The Doctor Who Ratings Guide: By Fans, For Fans


TV Comic's
Lizardworld

Credits: Art: Neville Main

From TV Comic #716-719

Published: 1965


Reviews

A Review by Finn Clark 22/3/05

It's Neville Main's last Doctor Who story! (He also did stories for the 1965 TV Comic Holiday Special and the 1966 TV Comic Annual, one of which I've never seen and the other of which I've already reviewed, but this was the end of his tenure as the strip's regular artist.) He didn't create the world's most striking artwork, but he created some strikingly original stories that repay rereading even forty years later.

This is a modest little eight-pager, but a deceptive one. At first you think you know where it's going... it's a rocky wilderness inhabited by eighty-foot-tall lizard monsters in a story called Lizardworld. One of them steals the TARDIS and carries it away. "Jurassic Park!" thinks the reader, and in the hands of most writers your predictions would be fulfilled. (Certain TV Comic eras would have even given the Doctor a ray gun with which he could gleefully blast the dinosaurs.)

Uh-uh. Guess again.

The misdirection comes from the artwork, oddly enough. Just because Neville Main's line drawings are simplistic, that doesn't mean that his visual storytelling can't have sophistication. Episode one mostly keeps its lizards as gigantic scaly hands with claws the size of your arm, the rest of its monstrous body hidden offscreen or seen only from a distance. It's a classic horror technique if you think about it, except that no one over the age of six could really be frightened by Neville Main's jolly drawings. It's still misdirection, though - and deliberately so.

When I saw episode two, I laughed my head off.

"My, my, aren't we friendly!" says Dr Who, standing in the palm of a bug-eyed gecko thing as it scratches his head. They're so cute! Eighty feet tall, yes, but still cute. It's got this gormless expression that reminds me slightly of Kermit the Frog. Instead of dealing with monsters that want to rend their living flesh, the TARDIS crew find themselves dealing with monsters that want to put them on their mantelpiece and play with them! Offhand I can't remember that twist being done anywhere else, though it's funnier in hindsight than it actually is on the page. It's still a cool idea, though.

As a story, it's linear and somewhat dry. The dumb lizards wouldn't have much personality if it wasn't for Neville Main's comedy art, while the TARDIS crew can't do anything but run, jump, climb and (at one point) indulge in a little hypnotism. They have no one else to talk to. There aren't any other characters! This story might have worked better as a six-pager like Moon Landing (TV Comic 710-712) or Time in Reverse (TV Comic 713-715), which were so short that they didn't have to worry about being anything other than themselves. Lizardworld is basically a one-line gag that's been expanded into a story, like those two other tales I mentioned, but at four episodes it drags a little. Ah well. I like it anyway.

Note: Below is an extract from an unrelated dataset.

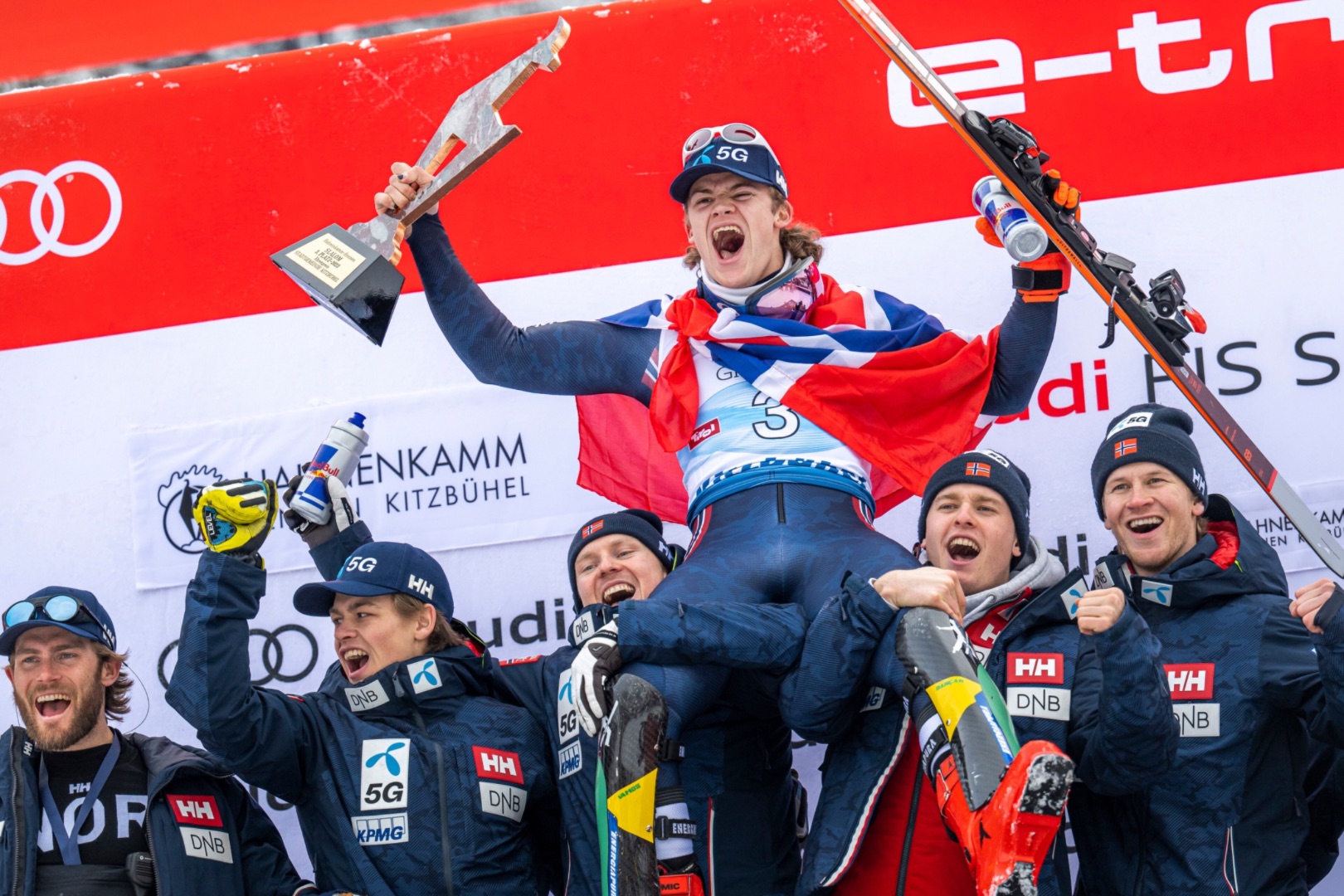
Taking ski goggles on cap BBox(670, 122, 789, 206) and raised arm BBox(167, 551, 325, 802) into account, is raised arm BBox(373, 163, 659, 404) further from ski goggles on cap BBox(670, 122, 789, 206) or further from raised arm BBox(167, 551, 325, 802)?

Lizardworld was reprinted in DWCC 23. It's the kind of apparent throwaway that you'll read in ten minutes and will probably forget a few hours later, but it's cleverer than it looks. Hell, I could say that about most of Neville Main's entire run on the Doctor Who strip. When I decided to review some TV Comic strips, my first thought was to review entire eras en bloc, e.g. Neville Main's year, Bill Mevin's half-year, etc. For Bill Mevin that wouldn't be unreasonable, but I now think it would have been criminal to lump together all of Neville Main's stories like that. Cleverness, subtlety, imagination and some genuine surprises can be found in his work, even if it sometimes looks a little silly.